129 organisations de la société civile appellent les député·e·s européen·ne·s à rejeter la refonte du code des frontières Schengen, dangereuse pour les droits fondamentaux

Communiqué commun

Malgré les avertissements répétés des organisations de la société civile, les législateurs européens sont parvenus à un accord sur la réforme du code frontières Schengen qui sera votée en session plénière cette semaine.
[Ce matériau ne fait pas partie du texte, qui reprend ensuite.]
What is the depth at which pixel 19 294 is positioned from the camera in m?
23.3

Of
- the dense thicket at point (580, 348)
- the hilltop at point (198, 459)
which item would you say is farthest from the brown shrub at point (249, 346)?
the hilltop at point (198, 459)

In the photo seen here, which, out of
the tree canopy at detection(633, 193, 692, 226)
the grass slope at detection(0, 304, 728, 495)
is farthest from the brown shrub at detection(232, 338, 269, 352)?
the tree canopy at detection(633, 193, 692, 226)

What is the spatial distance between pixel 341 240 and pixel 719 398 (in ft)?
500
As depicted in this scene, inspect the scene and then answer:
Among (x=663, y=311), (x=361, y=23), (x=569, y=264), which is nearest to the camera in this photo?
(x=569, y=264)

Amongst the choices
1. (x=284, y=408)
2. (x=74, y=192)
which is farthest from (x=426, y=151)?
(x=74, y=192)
Le dossier législatif issu des négociations entre la présidence belge du Conseil de l’UE, le Parlement européen et la Commission aura des conséquences dévastatrices pour les personnes migrantes et les communautés racisées.

Nous appelons les député·e·s européen·ne·s à rejeter, lors du vote en plénière, la réforme du code frontières Schengen et à donner un signal clair contre une législation qui porte atteinte aux droits fondamentaux.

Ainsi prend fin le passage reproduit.